Erst allmählich entdeckte man in Deutschland wieder die Bedeutung der griechischen Überlieferung für die westliche Kultur. In der Familie am Hirschgraben gab es keine Tradition des Interesses an griechischen Dingen. Goethes griechischer Sprachunterricht begann in seinem neunten Jahr. Mit zehn oder elf kannte er die griechische und lateinische Mythologie. Unter den Bildern des Vaters waren Szenen aus Ovid, die der ältere Tischbein gemalt hatte.
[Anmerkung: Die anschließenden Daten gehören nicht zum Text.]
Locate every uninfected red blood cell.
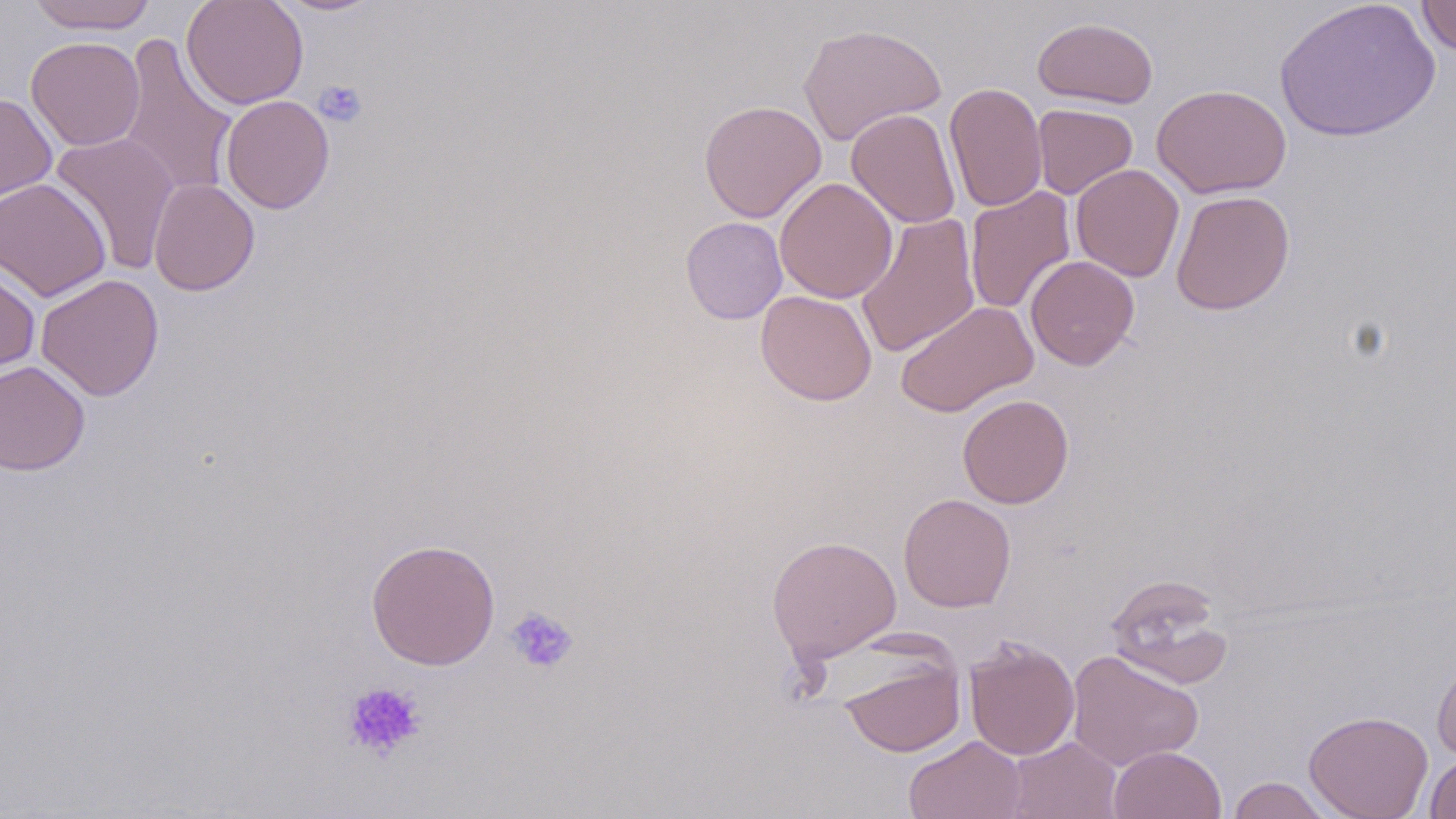
Approximate bounding boxes as (x1,y1)-(x2,y2) corner pairs in pixels.
Uninfected red blood cells: (26,0)-(158,34), (181,0)-(309,110), (273,0)-(383,16), (1274,0)-(1440,143), (1416,0)-(1456,57), (1033,16)-(1158,109), (798,23)-(946,146), (118,35)-(238,199), (26,36)-(145,151), (944,82)-(1047,213), (1152,84)-(1291,198), (0,92)-(57,202), (221,95)-(335,214), (698,99)-(826,223), (1032,103)-(1138,199), (846,108)-(962,228), (50,131)-(181,273), (1070,163)-(1184,281), (0,177)-(111,301), (774,177)-(898,303), (148,178)-(260,296), (965,186)-(1076,315), (1171,190)-(1295,315), (855,212)-(981,358), (680,216)-(788,324), (1025,254)-(1140,370), (0,261)-(41,375), (35,273)-(165,401), (755,290)-(877,405), (895,301)-(1038,418), (0,360)-(91,476), (958,394)-(1074,508), (898,494)-(1016,613), (766,535)-(902,664), (366,538)-(501,670), (1105,574)-(1233,689), (963,635)-(1080,761), (1431,648)-(1456,761), (837,650)-(966,758), (1066,650)-(1204,772), (1303,710)-(1433,819), (904,735)-(1026,819), (1007,736)-(1122,819), (1108,746)-(1227,819), (1425,752)-(1456,818), (1227,776)-(1335,818).

Platelet locations: (313,79)-(368,128), (505,606)-(579,675), (341,681)-(427,761). Slide-level diagnosis: negative for blood parasites. Captured at 1000x magnification. Image is 1456×819 pixels. Single field of view. May-Grünwald-Giemsa-stained preparation. Light microscopy. Thin blood smear.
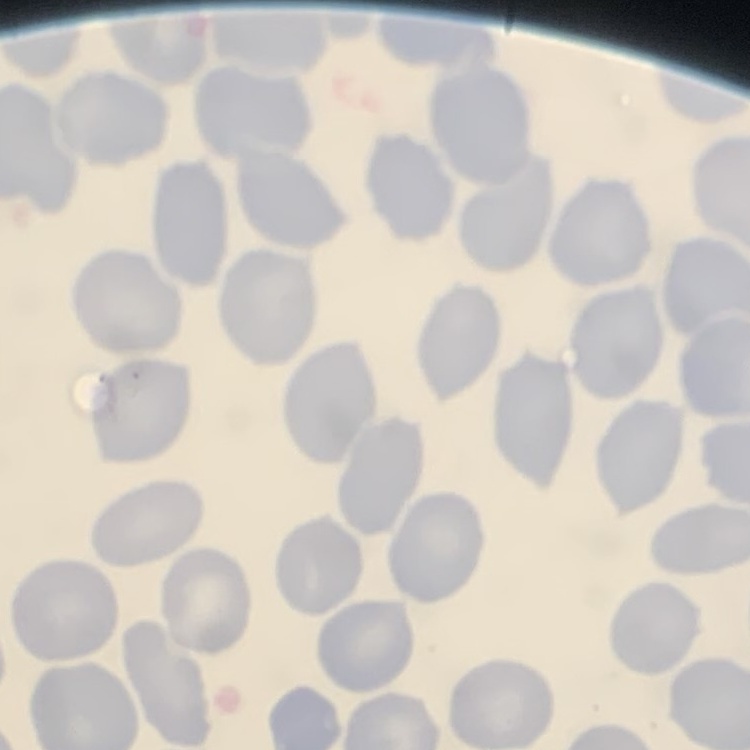

The red blood cells show no rouleaux formation. Stained with either Field's or Giemsa. One tile cut from a larger photomicrograph. Thin peripheral smear.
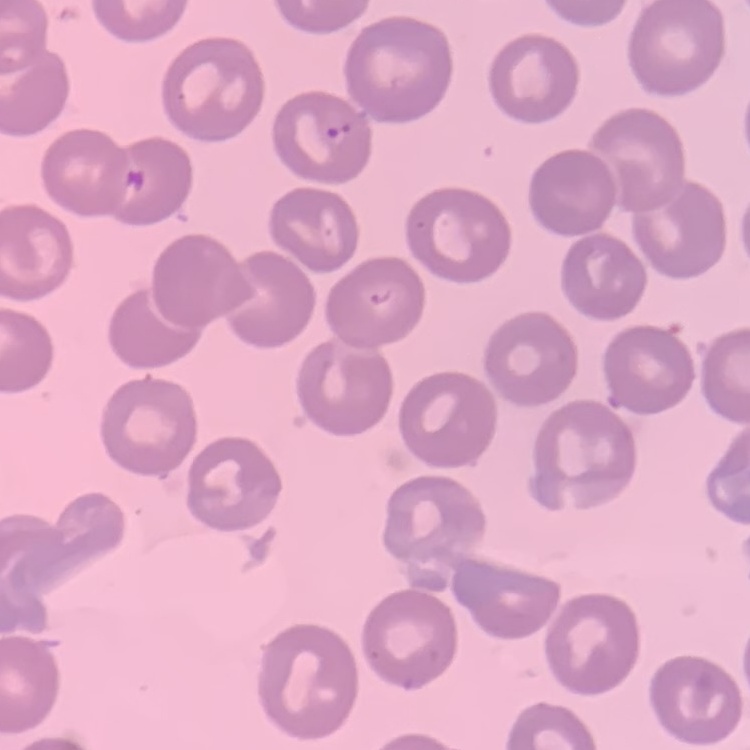 The red blood cells exhibit no rouleaux formation. Square crop of a larger photomicrograph. Thin peripheral smear. Field's or Giemsa stain.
Comment on the morphology of the red blood cells.
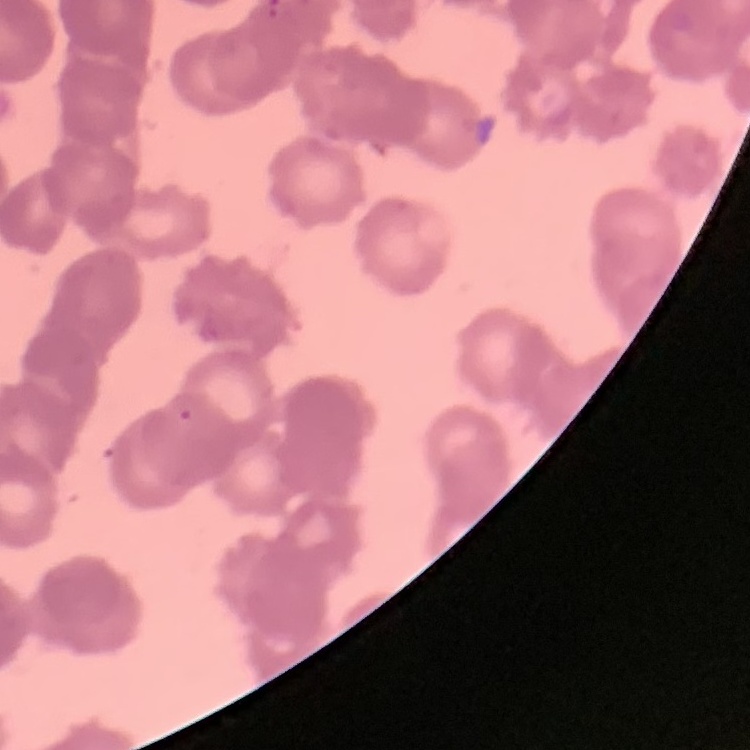
They show rouleaux formation.

Summary:
  - Stain: Field's or Giemsa
  - Image type: one tile cut from a larger photomicrograph
  - Preparation: thin blood smear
Assess the morphology of the red blood cells.
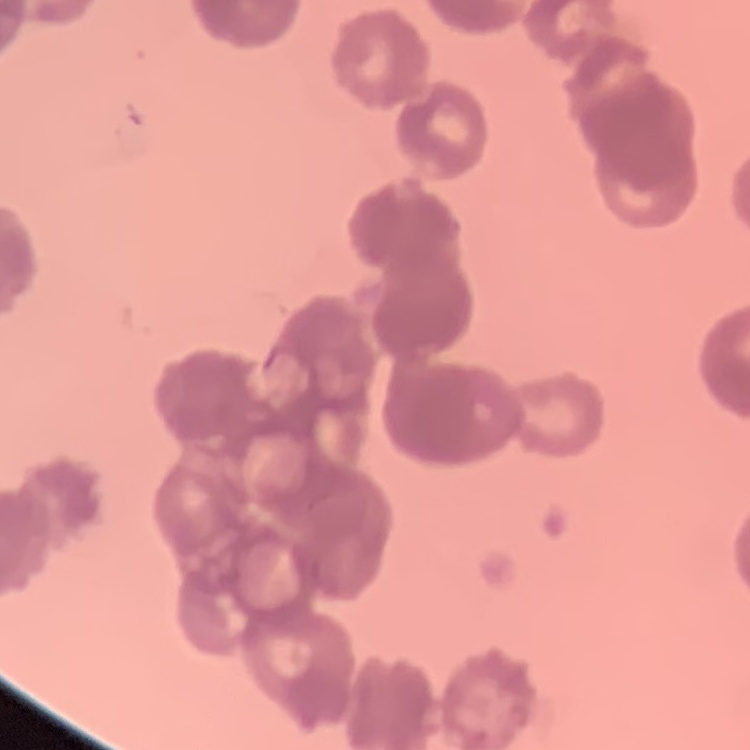

They show rouleaux formation.

Square crop of a larger photomicrograph. Thin blood film. Stained with either Field's or Giemsa.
Assess the morphology of the red blood cells.
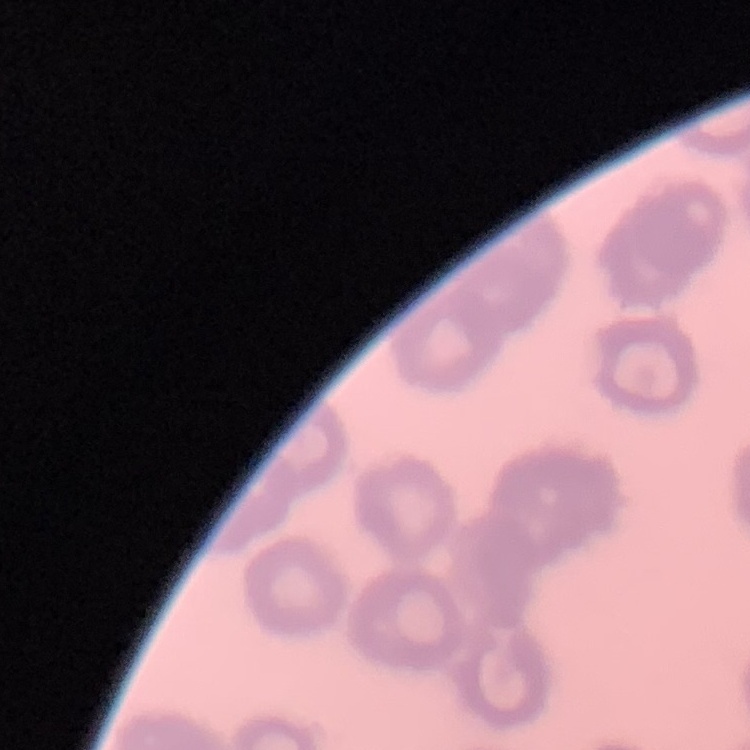

They show rouleaux formation.

preparation = thin peripheral smear
image type = square crop of a larger photomicrograph
stain = Field's or Giemsa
Locate every blood parasite and identify its species.
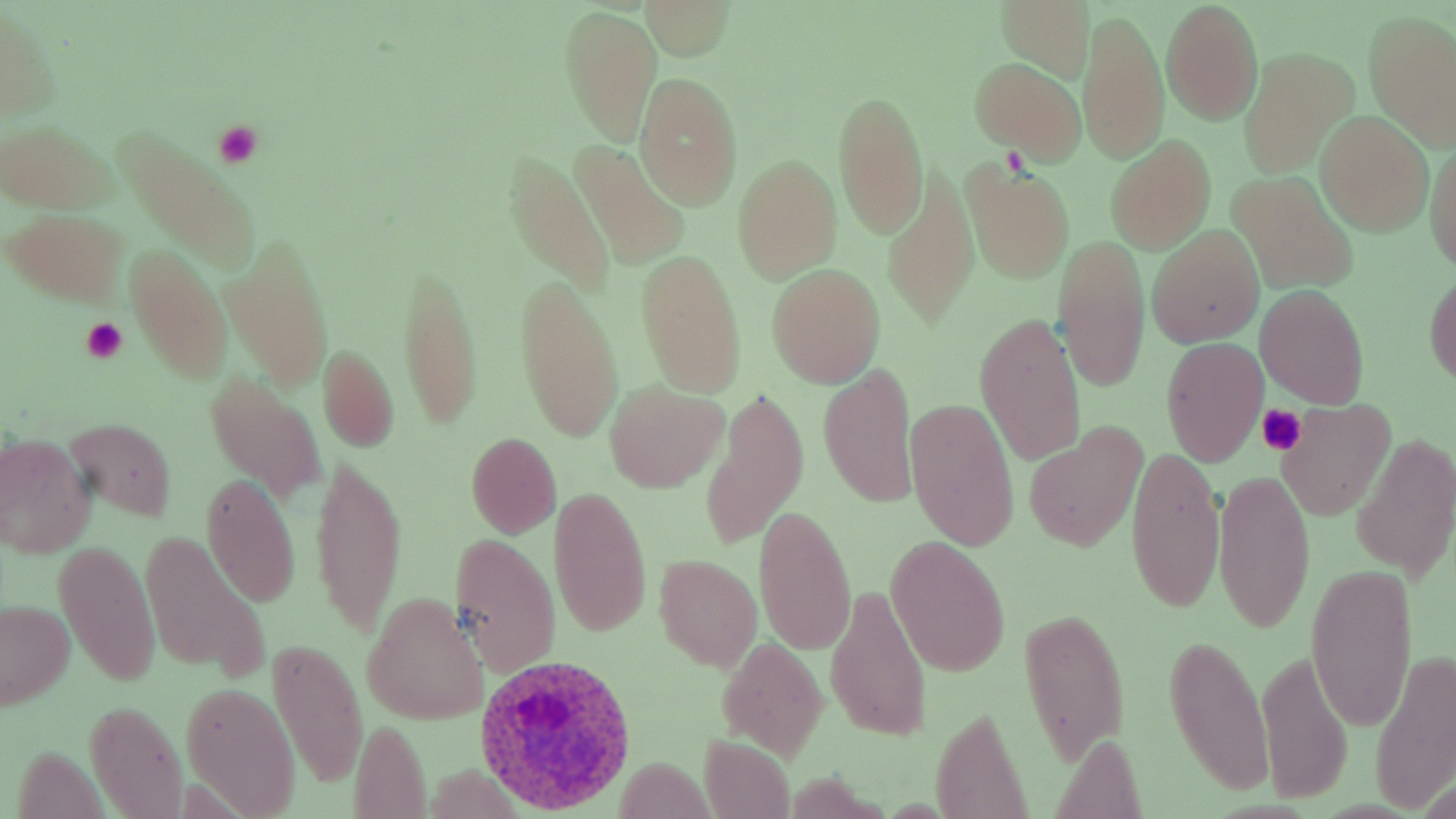

Approximate bounding boxes as [x1, y1, x2, y2] in pixels.
Plasmodium ovale-infected red blood cells: [473, 654, 638, 815].
No Plasmodium falciparum, Plasmodium malariae, Plasmodium vivax, Babesia divergens, or Trypanosoma brucei observed.

Uninfected red blood cell locations: [643, 1, 733, 60], [996, 2, 1095, 82], [1161, 2, 1263, 123], [561, 4, 659, 145], [0, 5, 58, 125], [1078, 11, 1169, 165], [1363, 11, 1456, 151], [1239, 48, 1356, 177], [969, 59, 1086, 160], [634, 73, 744, 208], [833, 90, 929, 239], [1316, 112, 1432, 234], [2, 121, 113, 214], [112, 127, 264, 271], [1425, 130, 1456, 275], [1105, 136, 1217, 253], [572, 141, 687, 268], [503, 155, 613, 295], [732, 155, 841, 282], [962, 161, 1075, 283], [882, 166, 976, 329], [1229, 172, 1357, 293], [5, 207, 130, 308], [1147, 225, 1264, 347], [1051, 234, 1150, 392], [222, 237, 333, 387], [123, 242, 232, 385], [636, 250, 748, 397], [396, 260, 483, 429], [768, 264, 886, 386], [1425, 272, 1456, 386], [514, 273, 624, 444], [1256, 285, 1369, 407], [974, 312, 1087, 468], [1160, 337, 1268, 466], [317, 345, 399, 453], [818, 364, 920, 509], [205, 373, 325, 501], [604, 380, 726, 491], [700, 390, 807, 548], [906, 398, 1020, 551], [1277, 399, 1396, 520], [64, 418, 176, 521], [1023, 426, 1147, 550], [0, 433, 95, 557], [465, 433, 562, 537], [1352, 435, 1454, 581], [1125, 443, 1225, 617], [311, 456, 407, 640], [1212, 469, 1315, 632], [202, 473, 301, 606], [548, 487, 652, 638], [755, 506, 857, 655], [449, 531, 561, 676], [143, 534, 270, 678], [53, 537, 162, 689], [886, 538, 1011, 676], [654, 555, 762, 671], [1305, 563, 1419, 732], [827, 583, 931, 741], [362, 593, 488, 726], [0, 599, 76, 710], [1017, 605, 1130, 764], [1161, 633, 1275, 800], [269, 636, 366, 789], [717, 638, 827, 759], [1370, 645, 1456, 811], [1255, 646, 1352, 805], [181, 682, 300, 816], [85, 698, 187, 818], [929, 705, 1032, 819], [349, 719, 432, 818], [1050, 733, 1149, 818], [699, 735, 795, 818], [612, 758, 717, 815]. Platelet locations: [212, 121, 262, 167], [80, 316, 129, 362], [1255, 403, 1308, 456]. Slide-level diagnosis: Plasmodium ovale. Thin blood film. Single field of view. Light microscopy. Image is 1456×819 pixels. May-Grünwald-Giemsa-stained preparation. Captured at 1000x magnification.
Locate every uninfected red blood cell.
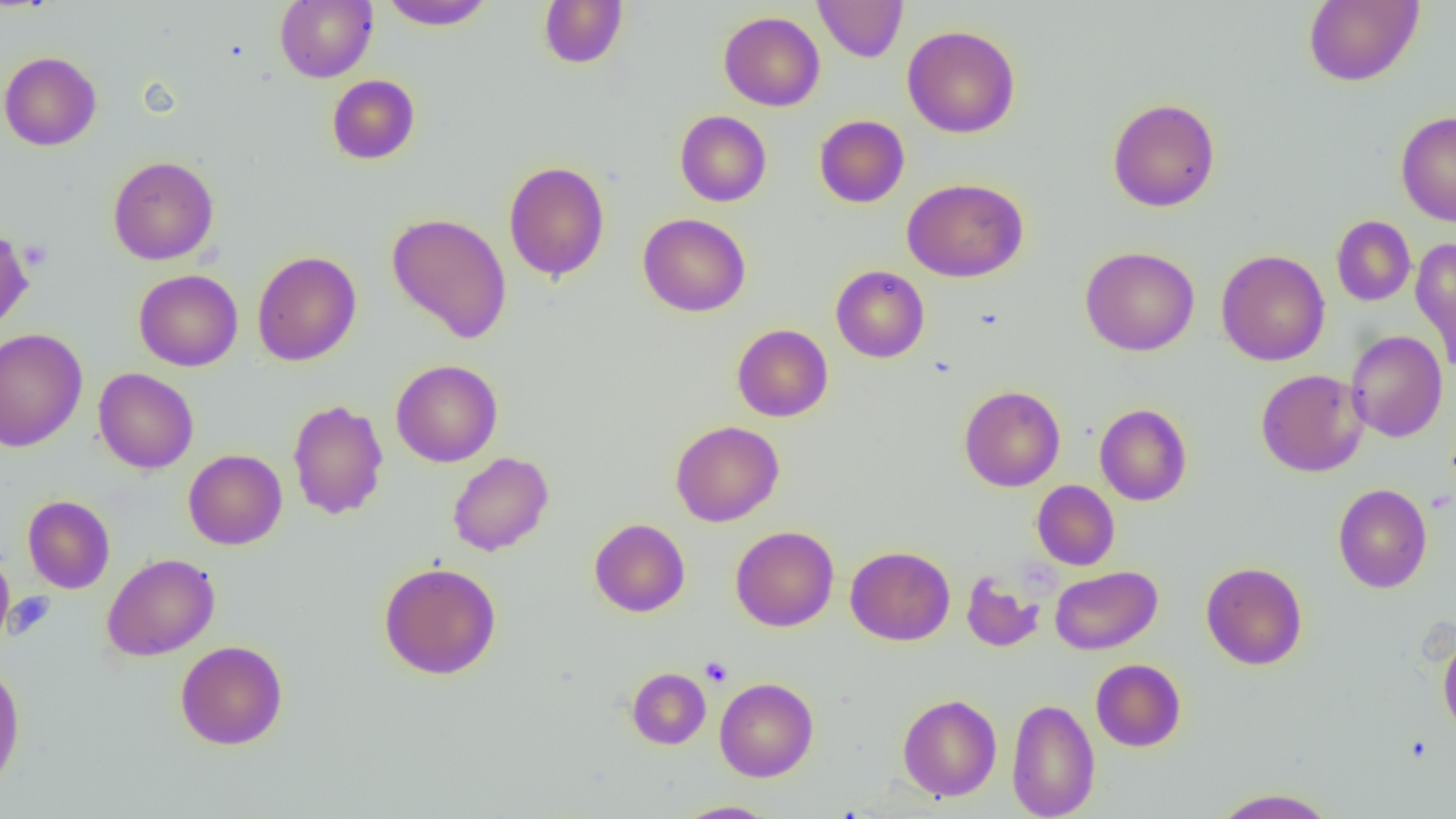

Approximate bounding boxes as [x1, y1, x2, y2] in pixels.
Uninfected red blood cells: [380, 0, 495, 31], [538, 0, 628, 69], [814, 0, 908, 62], [1303, 0, 1424, 87], [275, 1, 378, 82], [718, 11, 825, 111], [902, 25, 1020, 138], [0, 51, 102, 151], [327, 74, 420, 164], [1108, 97, 1220, 212], [675, 110, 772, 207], [1395, 110, 1456, 226], [814, 115, 909, 207], [107, 155, 219, 265], [503, 160, 610, 281], [902, 178, 1028, 282], [387, 212, 512, 344], [638, 213, 751, 317], [1331, 216, 1415, 306], [0, 225, 33, 333], [1410, 236, 1456, 369], [1080, 246, 1199, 356], [1216, 249, 1330, 366], [252, 250, 361, 366], [830, 265, 930, 363], [134, 269, 243, 371], [732, 324, 833, 422], [0, 328, 87, 452], [1345, 330, 1448, 443], [390, 360, 503, 467], [93, 368, 198, 474], [1255, 369, 1368, 477], [959, 385, 1066, 491], [287, 398, 389, 520], [1095, 403, 1192, 506], [670, 420, 784, 527], [183, 449, 287, 550], [447, 451, 554, 556], [1032, 480, 1119, 570], [1333, 483, 1432, 593], [22, 495, 115, 594], [589, 518, 690, 617], [730, 526, 839, 632], [845, 546, 955, 645], [0, 552, 14, 645], [102, 553, 219, 660], [379, 562, 501, 679], [1201, 562, 1308, 670], [1049, 565, 1163, 655], [961, 571, 1045, 653], [1438, 631, 1456, 740], [175, 640, 288, 750], [1091, 658, 1186, 752], [0, 664, 25, 790], [627, 667, 710, 749], [715, 677, 818, 782], [898, 694, 1002, 801], [1006, 698, 1100, 819], [1210, 788, 1338, 818], [673, 800, 778, 818].

{
  "slide_level_diagnosis": "negative for blood parasites",
  "platelet_locations": "approximate bounding boxes as [x1, y1, x2, y2] in pixels: [19, 239, 51, 269], [700, 656, 733, 687]",
  "preparation": "thin blood smear",
  "modality": "optical microscopy",
  "field_of_view": "one of a larger specimen",
  "magnification": "1000x",
  "image_size": "1456×819 pixels"
}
Comment on the morphology of the red blood cells.
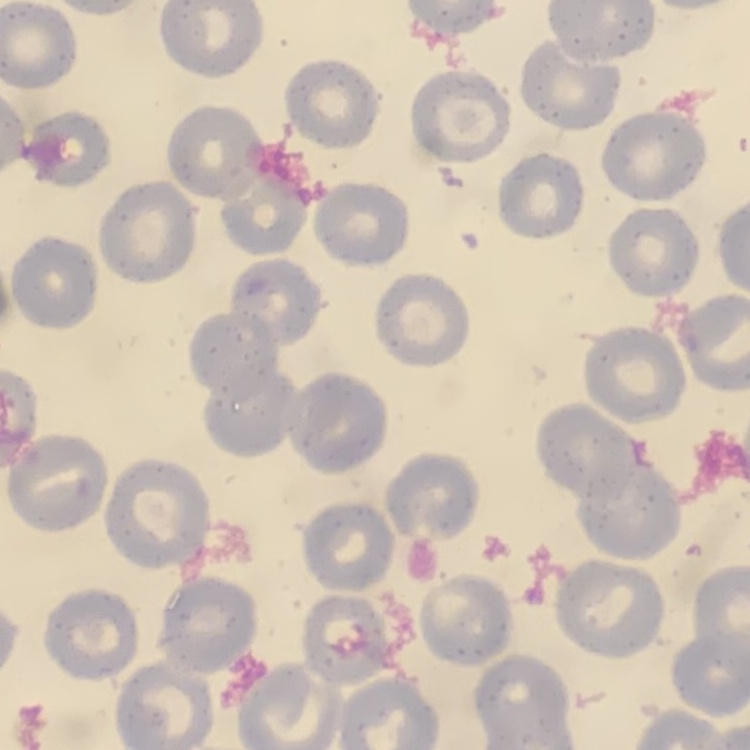

No rouleaux formation.

Summary:
  - Stain: Field's or Giemsa
  - Preparation: thin blood smear
  - Image type: square crop of a larger photomicrograph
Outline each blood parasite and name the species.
Die ersten Eindrücke von Griechenland wurden Wolfgang durch die alten Sagen vermittelt, die sich im Deutschland des 18.Jahrhunderts, wenn auch häufig in seltsamer Form, noch eines kräftigen Weiterlebens erfreuten. Wolfgangs Kenntnisse in alter Geschichte und Literatur blieben allerdings in den Jahren vor der französischen Besatzung Frankfurts (Januar 1759) neben der Mythologie gering. Wichtig war nur, dass sein Kopf schon die Fülle griechischer Götter und Helden beherbergte, und dass ihm Hellas eine mindestens ebenso reiche Grube der Phantasie bedeutete wie das alte Israel.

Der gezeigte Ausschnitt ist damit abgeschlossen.